The expression of TS is an important independent prognosticator of disease-free survival and survival in patients with rectal cancer. Adjuvant fluorouracil (5-FU)-based chemotherapy demonstrated significant improvement in disease-free and overall survival for patients with high TS levels. Prospective studies measuring TS levels will be needed to understand further the role of TS as a prognosticator of survival and chemotherapeutic benefit.
我们评估了胸苷酸合成酶(TS)表达水平在原发性直肠癌患者中的预后重要性,以及对于Dukes B期和C期癌症患者,化疗的获益是否与TS表达相关。
采用单克隆抗体TS 106,通过免疫组织化学方法评估了参加国家外科辅助乳腺和肠道项目(NSABP)R - 01方案的801例患者中294例原发性直肠癌患者的TS表达水平。
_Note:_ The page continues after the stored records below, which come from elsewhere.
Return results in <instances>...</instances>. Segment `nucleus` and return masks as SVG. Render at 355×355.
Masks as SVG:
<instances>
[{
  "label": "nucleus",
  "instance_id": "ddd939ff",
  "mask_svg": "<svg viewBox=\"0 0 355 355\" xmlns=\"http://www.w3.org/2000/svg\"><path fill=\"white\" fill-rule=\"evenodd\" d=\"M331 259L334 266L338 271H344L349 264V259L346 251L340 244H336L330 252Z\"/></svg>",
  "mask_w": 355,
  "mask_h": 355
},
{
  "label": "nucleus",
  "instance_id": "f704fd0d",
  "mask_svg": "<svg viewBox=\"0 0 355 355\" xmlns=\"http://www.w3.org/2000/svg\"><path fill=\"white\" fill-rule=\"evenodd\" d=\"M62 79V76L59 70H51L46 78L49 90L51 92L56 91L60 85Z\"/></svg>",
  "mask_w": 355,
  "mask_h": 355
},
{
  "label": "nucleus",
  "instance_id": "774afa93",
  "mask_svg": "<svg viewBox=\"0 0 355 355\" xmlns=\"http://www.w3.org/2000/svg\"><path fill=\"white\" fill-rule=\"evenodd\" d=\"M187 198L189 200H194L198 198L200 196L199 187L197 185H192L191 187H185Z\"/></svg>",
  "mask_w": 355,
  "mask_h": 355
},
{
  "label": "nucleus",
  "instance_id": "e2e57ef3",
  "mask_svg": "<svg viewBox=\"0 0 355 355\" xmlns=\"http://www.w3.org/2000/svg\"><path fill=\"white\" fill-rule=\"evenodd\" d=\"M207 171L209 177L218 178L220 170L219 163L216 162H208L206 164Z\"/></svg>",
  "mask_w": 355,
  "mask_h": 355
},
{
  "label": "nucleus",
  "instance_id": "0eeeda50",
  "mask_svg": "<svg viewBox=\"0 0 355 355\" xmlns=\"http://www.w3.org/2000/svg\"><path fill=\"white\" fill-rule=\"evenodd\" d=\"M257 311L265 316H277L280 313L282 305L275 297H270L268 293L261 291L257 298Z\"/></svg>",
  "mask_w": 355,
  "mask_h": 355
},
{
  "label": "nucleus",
肿瘤TS水平低的患者(n = 91)中有49%在5年后无疾病,而TS水平高的患者(n = 203)中这一比例为27%(P <.01)。此外,TS水平低的患者中有60%在5年后存活,而TS水平高的患者中这一比例为40%(P <.01)。TS蛋白水平与Dukes分期显著相关(P <.01);Dukes分期越晚的患者TS水平显著越高。独立于Dukes分期和其他评估的病理特征,TS表达水平对无病生存期(P <.01)和生存期(P <.05)仍具有预后价值。TS水平高的患者(n = 71)在接受化疗后,5年后分别有38%无疾病和54%存活,而单纯接受手术的类似患者(n = 64)中这两个比例分别为17%和31%(P <.01)。TS水平低的患者在无病生存期(P =.46)或生存期(P =.43)方面未观察到差异。
TS表达是直肠癌患者无病生存期和生存期的重要独立预后指标。基于氟尿嘧啶(5 - FU)的辅助化疗对TS水平高的患者在无病生存期和总生存期方面有显著改善。需要进行前瞻性研究来进一步了解TS作为生存预后指标和化疗获益指标的作用。